Wednesday, March 27, 2024

#52 Ancestors 2024 Week 25 Storyteller: James Agee

My children and grandchildren share a relationship with one of America's most famous storytellers: novelist, journalist, poet, screenwriter and film critic, James Rufus Agee. Since one of my sons is also a James Agee, he has always been curious about his relationship to the famous cousin with whom he shares a name. 

Both are descendants of Mathieu Agee, the French Huguenot immigrant, about whom I have previously written. Mathieu's son, Anthony Agee, is the common ancestor.  My son is descended from Anthony's son Matthew Agee, and James Rufus is descended from Anthony's son Isaac Godwin Agee. So the two Jameses are 5th cousins, twice removed. 

James Rufus Agee was born in Knoxville TN 27 November 1909, son of James Hugh Agee and Laura Whitman Tyler.  When James was six, his father died in an automobile accident, an event which had a profound impact on young Rufus, as he was then known.  His telling of this story in his autobiographical work, A Death in the Family, earned him a posthumous Pulitzer for fiction in 1958. 

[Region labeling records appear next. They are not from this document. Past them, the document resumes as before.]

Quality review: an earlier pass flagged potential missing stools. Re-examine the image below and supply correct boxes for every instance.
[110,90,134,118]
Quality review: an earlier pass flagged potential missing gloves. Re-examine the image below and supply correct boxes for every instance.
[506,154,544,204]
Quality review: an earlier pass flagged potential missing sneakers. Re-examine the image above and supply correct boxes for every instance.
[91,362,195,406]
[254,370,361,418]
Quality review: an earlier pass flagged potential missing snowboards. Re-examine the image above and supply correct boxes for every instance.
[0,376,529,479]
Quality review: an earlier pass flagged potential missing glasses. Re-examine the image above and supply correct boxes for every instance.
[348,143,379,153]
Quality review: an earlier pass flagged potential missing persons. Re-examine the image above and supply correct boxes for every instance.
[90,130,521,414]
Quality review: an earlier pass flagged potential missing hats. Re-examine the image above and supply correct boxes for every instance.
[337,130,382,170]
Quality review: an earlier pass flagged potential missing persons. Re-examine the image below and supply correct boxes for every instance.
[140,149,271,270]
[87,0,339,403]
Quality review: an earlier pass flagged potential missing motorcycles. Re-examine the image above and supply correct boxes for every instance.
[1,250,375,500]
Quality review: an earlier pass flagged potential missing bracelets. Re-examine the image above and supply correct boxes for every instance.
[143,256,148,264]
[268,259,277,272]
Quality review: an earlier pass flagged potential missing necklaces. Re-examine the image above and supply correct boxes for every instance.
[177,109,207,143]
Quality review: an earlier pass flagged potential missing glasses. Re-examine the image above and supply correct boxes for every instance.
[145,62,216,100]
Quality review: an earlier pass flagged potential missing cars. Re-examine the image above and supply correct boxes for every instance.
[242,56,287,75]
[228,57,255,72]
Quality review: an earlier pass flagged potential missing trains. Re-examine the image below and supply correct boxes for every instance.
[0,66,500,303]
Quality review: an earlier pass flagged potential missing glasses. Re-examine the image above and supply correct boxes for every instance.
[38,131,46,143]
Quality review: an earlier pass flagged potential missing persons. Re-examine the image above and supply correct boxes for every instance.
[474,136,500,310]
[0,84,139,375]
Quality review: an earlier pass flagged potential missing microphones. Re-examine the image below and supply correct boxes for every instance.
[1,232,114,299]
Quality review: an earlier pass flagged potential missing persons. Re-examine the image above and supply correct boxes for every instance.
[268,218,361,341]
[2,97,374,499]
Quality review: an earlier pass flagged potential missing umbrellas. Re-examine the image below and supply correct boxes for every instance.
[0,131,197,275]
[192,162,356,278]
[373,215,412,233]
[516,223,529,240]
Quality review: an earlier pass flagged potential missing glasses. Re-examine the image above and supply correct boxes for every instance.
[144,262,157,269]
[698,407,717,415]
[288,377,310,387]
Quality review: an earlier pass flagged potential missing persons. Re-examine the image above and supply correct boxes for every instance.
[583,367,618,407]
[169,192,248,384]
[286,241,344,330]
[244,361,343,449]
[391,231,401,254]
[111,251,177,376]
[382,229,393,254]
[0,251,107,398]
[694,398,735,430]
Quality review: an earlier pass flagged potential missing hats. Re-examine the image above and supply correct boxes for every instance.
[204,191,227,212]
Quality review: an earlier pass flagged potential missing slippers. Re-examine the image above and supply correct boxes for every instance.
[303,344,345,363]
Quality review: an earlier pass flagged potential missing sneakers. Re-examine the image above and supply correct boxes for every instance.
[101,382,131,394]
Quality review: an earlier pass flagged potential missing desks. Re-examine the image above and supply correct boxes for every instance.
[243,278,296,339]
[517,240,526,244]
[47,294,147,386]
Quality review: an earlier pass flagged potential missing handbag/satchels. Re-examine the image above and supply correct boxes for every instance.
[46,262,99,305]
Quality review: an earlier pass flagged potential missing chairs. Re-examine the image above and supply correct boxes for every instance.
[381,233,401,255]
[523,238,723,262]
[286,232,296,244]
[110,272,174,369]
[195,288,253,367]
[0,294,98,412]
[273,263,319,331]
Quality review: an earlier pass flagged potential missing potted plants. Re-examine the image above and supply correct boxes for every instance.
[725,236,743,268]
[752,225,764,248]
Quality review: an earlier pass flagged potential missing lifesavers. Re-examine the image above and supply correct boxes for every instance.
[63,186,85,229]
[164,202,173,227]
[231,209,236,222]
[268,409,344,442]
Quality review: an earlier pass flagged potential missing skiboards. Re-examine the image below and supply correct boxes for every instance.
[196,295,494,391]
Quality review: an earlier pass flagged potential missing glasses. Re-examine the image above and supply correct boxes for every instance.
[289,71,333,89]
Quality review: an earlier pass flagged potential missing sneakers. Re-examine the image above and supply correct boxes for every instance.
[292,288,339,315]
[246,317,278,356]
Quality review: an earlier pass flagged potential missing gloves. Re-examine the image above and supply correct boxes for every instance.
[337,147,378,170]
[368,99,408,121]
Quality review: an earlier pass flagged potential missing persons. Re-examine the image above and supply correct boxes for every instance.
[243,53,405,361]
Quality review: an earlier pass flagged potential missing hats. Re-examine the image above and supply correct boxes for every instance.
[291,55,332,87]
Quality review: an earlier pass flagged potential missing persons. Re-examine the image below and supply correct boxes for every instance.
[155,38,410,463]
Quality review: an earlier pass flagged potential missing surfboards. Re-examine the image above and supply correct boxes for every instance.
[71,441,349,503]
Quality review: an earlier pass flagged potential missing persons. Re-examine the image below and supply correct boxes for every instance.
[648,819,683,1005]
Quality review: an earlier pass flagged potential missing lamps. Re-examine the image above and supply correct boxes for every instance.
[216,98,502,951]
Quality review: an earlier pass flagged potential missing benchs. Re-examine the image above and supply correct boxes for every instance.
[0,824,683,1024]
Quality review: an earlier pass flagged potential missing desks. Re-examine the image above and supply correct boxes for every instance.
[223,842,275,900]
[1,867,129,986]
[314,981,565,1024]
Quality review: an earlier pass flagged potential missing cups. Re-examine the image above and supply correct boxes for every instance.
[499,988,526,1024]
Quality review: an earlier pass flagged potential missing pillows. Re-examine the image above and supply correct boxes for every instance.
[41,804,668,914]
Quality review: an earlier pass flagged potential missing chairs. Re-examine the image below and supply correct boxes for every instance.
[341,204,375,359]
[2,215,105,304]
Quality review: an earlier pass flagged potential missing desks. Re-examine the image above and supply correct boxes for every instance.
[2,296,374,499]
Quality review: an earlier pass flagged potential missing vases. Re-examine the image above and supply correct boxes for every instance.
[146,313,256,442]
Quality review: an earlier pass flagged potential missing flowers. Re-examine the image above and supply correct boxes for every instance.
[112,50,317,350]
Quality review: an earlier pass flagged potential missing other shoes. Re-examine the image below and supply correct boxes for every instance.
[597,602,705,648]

After his father’s untimely death, Agee was sent to an Episcopal boarding school where he was introduced to classical literature and mentored by Father James Flye, who subsequently helped him win a place at Exeter Academy and later Harvard. In 1934, after graduation from Harvard, Agee published his only book of poetry, Permit Me Voyage

In the early 1930's, he wrote for Henry Luce's Fortune Magazine covering topics ranging from the TVA to orchids.  But it was his 1936 venture with photographer Walker Evans to document the lives of impoverished tenant farmers during the Great Depression that really set off his career. Their visual and oral history was eventually published in 1941 as Let Us Now Praise Famous Men. It sold only about 600 copies originally, but it has come to be recognized as a classic study of social injustice and Agee’s masterpiece. 

In the Preface, Agee takes a poetic view of his writing.  The text, he said, was meant to be read aloud. “It is suggested that the reader attend with his ear to what he takes off the page: for variations of tone, pace, shape and dynamics are here particularly unavailable to the eye alone, and with their loss, a good deal of meaning escapes.”

In 1939, Agee became the book reviewer and later the film critic for Time Magazine and The Nation, becoming one of the foremost champions of film as artThe collections of his film reviews are considered some of the best film-related books ever written. 

In the late 1940’s, Agee turned his hand to screenwriting.  This career was impeded by his alcoholism, but he was credited as a screenwriter on two of the most respected films of the 1950’s: The African Queen and The Night of the Hunter. 

James Agee had three fairly disastrous marriages and four children. His son Joel Agee became a writer and translator. 

His hard-drinking, chain-smoking lifestyle undoubtedly contributed to his death from a heart attack in a New York City cab in 1955. Ironically, he died on the anniversary of his father’s death: May 16.

During his lifetime, Agee received only modest public recognition. The publication of A Death in the Family after his death and its subsequent award of the Pulitzer Prize in 1958 sparked renewed attention and re-evaluation of his work. 











So let us remember James Agee with one of his best-known poems, once set to music by composer Samuel Barber.

Sure on this shining night
Of star made shadows round,
Kindness must watch for me
This side the ground. 
The late year lies down the north.
All is healed, all is health.
High summer holds the earth. 
Hearts all whole.
Sure on this shining night I weep for wonder wand'ring far
alone
Of shadows on the stars.


1 comment:

  1. Thank you Anne! I’d heard that we were related to James Agee but never knew how or if it was true. Now I know and appreciate your succinct description of his life… like so many Agees, too short.